For customers who don’t like technology in their dressing rooms, it can easily be minimized, but few are doing so. “The percentage that has minimized the experience and not re-maximized it is less than .05 percent,” Cypher says. Currently, the eBay Enterprise interactive fitting rooms are open in two Rebecca Minkoff stores — in New York’s SoHo neighborhood and San Francisco — with another in Los Angeles due to open soon.

“We started in apparel and fashion because that’s the most challenging place to start,” Cypher says. “If you can solve the incredibly complex catalog structure and consumer demands that come with fashion, you’re on the right path.”

The interaction is a two-way street, as retailers also gain valuable insights. The RFID technology provides information on every item taken into the dressing room — not just those purchased. Customers can also link fitting room sessions to loyalty accounts. “It’s like an abandoned cart online,” Cypher says. “We can say, ‘Here’s that one item you didn’t buy, and it’s now on sale.’”

That insight comes with some unknowns: Will consumers use it? If so, will they spend so much more time in the fitting room that it creates a bottleneck that drives other shoppers from the store?

“We were worried about that,” Cypher says. “But we found that just by removing the inefficiency, the average time in the fitting room has gone down.”

At Neiman Marcus, that question isn’t even on the table. “We have plenty of fitting rooms,” Sterling says. “We want our customers to take the time they need to make a decision. As Stanley Marcus always said, ‘We are in the business of selling satisfaction.’”

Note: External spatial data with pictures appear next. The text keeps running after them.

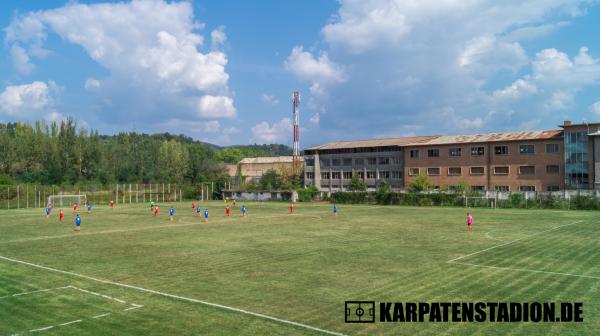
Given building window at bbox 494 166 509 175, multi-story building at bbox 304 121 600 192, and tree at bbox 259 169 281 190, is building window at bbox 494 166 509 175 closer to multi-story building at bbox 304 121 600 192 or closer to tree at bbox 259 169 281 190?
multi-story building at bbox 304 121 600 192

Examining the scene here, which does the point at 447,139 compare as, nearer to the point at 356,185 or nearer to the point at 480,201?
the point at 356,185

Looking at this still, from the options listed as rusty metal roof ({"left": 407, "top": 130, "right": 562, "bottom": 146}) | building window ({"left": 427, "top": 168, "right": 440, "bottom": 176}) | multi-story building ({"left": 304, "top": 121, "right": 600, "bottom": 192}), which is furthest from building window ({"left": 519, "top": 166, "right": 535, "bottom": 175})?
building window ({"left": 427, "top": 168, "right": 440, "bottom": 176})

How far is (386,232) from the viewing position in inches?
1556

While the Neiman Marcus and eBay Enterprise projects are enjoying successful rollouts, there is some question as to how widely such technology will be adopted.

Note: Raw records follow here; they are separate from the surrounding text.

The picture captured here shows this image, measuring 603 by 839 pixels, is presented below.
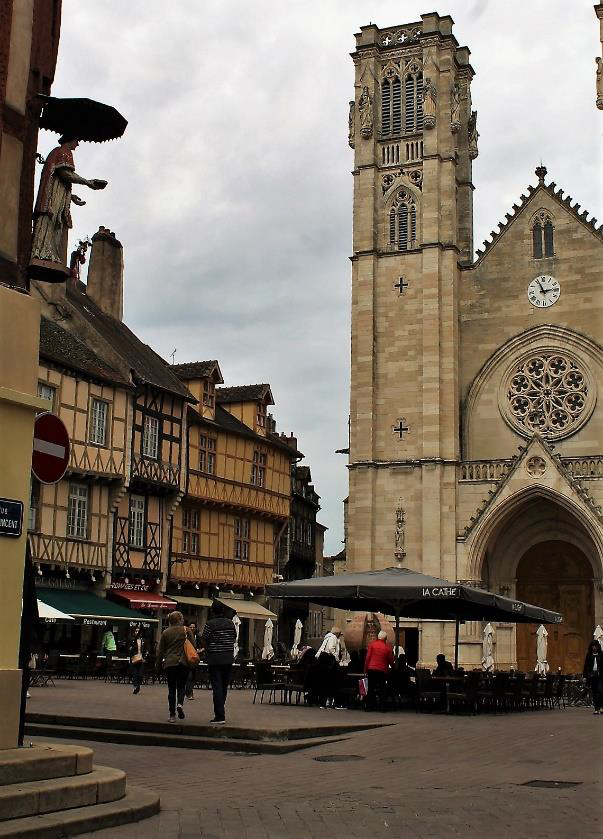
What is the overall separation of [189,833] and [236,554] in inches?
1332

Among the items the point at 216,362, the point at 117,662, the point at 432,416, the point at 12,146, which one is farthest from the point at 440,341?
the point at 12,146

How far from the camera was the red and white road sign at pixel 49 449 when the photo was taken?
8.21m

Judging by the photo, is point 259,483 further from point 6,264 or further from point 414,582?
point 6,264

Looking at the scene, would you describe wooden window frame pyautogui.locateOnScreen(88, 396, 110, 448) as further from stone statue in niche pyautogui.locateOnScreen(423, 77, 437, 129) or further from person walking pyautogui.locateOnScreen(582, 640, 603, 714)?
person walking pyautogui.locateOnScreen(582, 640, 603, 714)

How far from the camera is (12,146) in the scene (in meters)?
8.65

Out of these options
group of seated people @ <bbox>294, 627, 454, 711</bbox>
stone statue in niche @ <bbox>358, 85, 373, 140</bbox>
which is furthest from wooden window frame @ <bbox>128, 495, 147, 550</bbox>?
group of seated people @ <bbox>294, 627, 454, 711</bbox>

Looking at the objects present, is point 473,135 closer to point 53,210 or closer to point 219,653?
point 219,653

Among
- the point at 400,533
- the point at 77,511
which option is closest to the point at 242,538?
the point at 400,533

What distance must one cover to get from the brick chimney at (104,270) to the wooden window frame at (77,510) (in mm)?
8978

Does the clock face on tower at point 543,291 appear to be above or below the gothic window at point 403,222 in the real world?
below

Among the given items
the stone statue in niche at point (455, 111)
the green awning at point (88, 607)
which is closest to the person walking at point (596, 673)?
the green awning at point (88, 607)

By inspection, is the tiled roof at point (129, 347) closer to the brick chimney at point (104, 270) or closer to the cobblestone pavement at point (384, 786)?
the brick chimney at point (104, 270)

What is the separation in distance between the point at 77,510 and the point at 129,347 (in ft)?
24.7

“That is the million-dollar question,” Weinswig says. “Do they really want a tablet to provide wardrobe suggestions, or will it feel like advertising has extended into the privacy of their dressing room? How a retailer integrates technology will determine whether or not technology in the fitting room sticks. If the technology is enabling the customer to buy what they want, how and when they want it, it will get the customer excited about her bricks-and-mortar experience.”

Just a few months in, that is proving true at Neiman Marcus.

“We’re very happy with the technology and the response that we’re receiving from the customer,” Sterling says. “It is surprising and delighting them, and providing an additional level of service. The mirror enhances the experience in the store. The excitement that everyone is having around it is what makes us feel that it is a true success.”